--- WHAT IS ASKED ---
Put the data below into a Markdown table with the columns Row and Data line, one row per line and no blank lines. Begin at the line that has "From the list" and end with the last line of the data.

--- RECORDS FOR PROCESSING ---
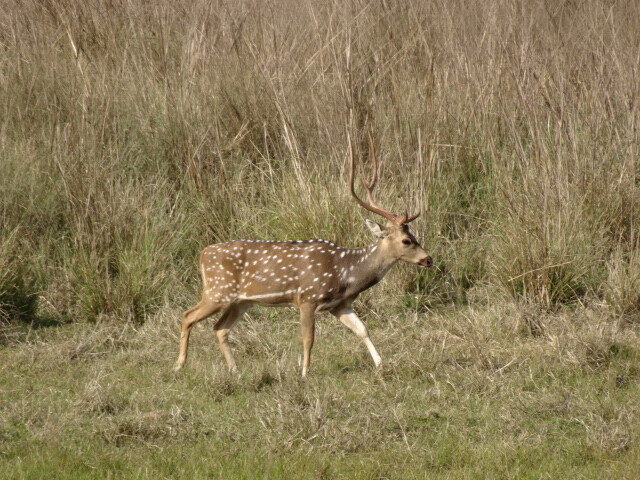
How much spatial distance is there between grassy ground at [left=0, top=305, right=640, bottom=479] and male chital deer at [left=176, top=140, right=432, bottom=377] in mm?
293

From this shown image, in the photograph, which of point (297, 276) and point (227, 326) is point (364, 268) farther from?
point (227, 326)

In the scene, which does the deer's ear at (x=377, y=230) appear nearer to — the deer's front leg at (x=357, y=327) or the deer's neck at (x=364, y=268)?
the deer's neck at (x=364, y=268)

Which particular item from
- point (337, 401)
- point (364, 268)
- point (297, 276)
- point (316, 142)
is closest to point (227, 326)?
point (297, 276)

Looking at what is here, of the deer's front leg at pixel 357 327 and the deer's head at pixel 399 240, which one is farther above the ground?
the deer's head at pixel 399 240

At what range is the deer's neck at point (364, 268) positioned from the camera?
7359 millimetres

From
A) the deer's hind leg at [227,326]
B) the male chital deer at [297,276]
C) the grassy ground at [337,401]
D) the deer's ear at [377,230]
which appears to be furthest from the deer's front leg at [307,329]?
the deer's ear at [377,230]

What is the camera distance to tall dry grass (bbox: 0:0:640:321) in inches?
335

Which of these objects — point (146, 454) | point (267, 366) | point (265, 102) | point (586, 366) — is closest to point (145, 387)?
point (267, 366)

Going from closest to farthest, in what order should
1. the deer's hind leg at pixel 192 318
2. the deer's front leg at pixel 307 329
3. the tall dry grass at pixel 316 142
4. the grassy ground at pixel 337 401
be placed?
the grassy ground at pixel 337 401 < the deer's front leg at pixel 307 329 < the deer's hind leg at pixel 192 318 < the tall dry grass at pixel 316 142

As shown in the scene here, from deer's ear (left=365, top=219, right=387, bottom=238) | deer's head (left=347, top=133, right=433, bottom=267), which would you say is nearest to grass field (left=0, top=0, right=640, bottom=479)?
deer's head (left=347, top=133, right=433, bottom=267)

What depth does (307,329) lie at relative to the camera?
7.14 metres

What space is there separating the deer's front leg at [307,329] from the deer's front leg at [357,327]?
0.27m

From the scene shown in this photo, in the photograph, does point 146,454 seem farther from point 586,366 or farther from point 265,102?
point 265,102

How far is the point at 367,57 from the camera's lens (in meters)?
10.2
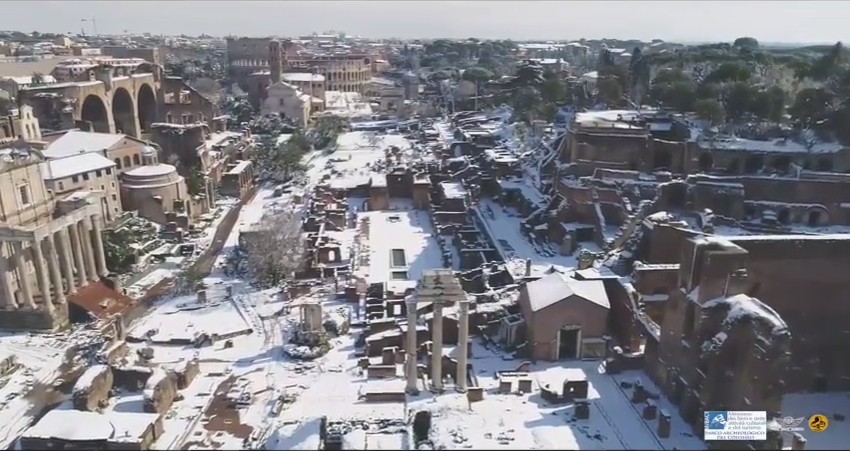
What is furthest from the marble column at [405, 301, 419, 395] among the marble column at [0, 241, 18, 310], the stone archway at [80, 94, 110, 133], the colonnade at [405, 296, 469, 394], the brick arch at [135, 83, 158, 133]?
the brick arch at [135, 83, 158, 133]

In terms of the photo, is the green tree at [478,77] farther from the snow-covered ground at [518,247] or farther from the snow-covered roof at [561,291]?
the snow-covered roof at [561,291]

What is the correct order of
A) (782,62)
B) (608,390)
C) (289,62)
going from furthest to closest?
1. (289,62)
2. (782,62)
3. (608,390)

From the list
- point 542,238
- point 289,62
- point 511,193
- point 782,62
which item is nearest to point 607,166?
point 511,193

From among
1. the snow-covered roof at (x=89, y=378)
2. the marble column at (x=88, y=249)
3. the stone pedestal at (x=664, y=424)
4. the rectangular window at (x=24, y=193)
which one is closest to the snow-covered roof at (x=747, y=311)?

--- RESPONSE TO THE EXERCISE ---
| Row | Data line |
|---|---|
| 1 | From the list |
| 2 | - point 542,238 |
| 3 | - point 289,62 |
| 4 | - point 511,193 |
| 5 | - point 782,62 |
| 6 | which item is nearest to point 607,166? |
| 7 | point 511,193 |
| 8 | From among |
| 9 | 1. the snow-covered roof at (x=89, y=378) |
| 10 | 2. the marble column at (x=88, y=249) |
| 11 | 3. the stone pedestal at (x=664, y=424) |
| 12 | 4. the rectangular window at (x=24, y=193) |
| 13 | which one is closest to the snow-covered roof at (x=747, y=311)? |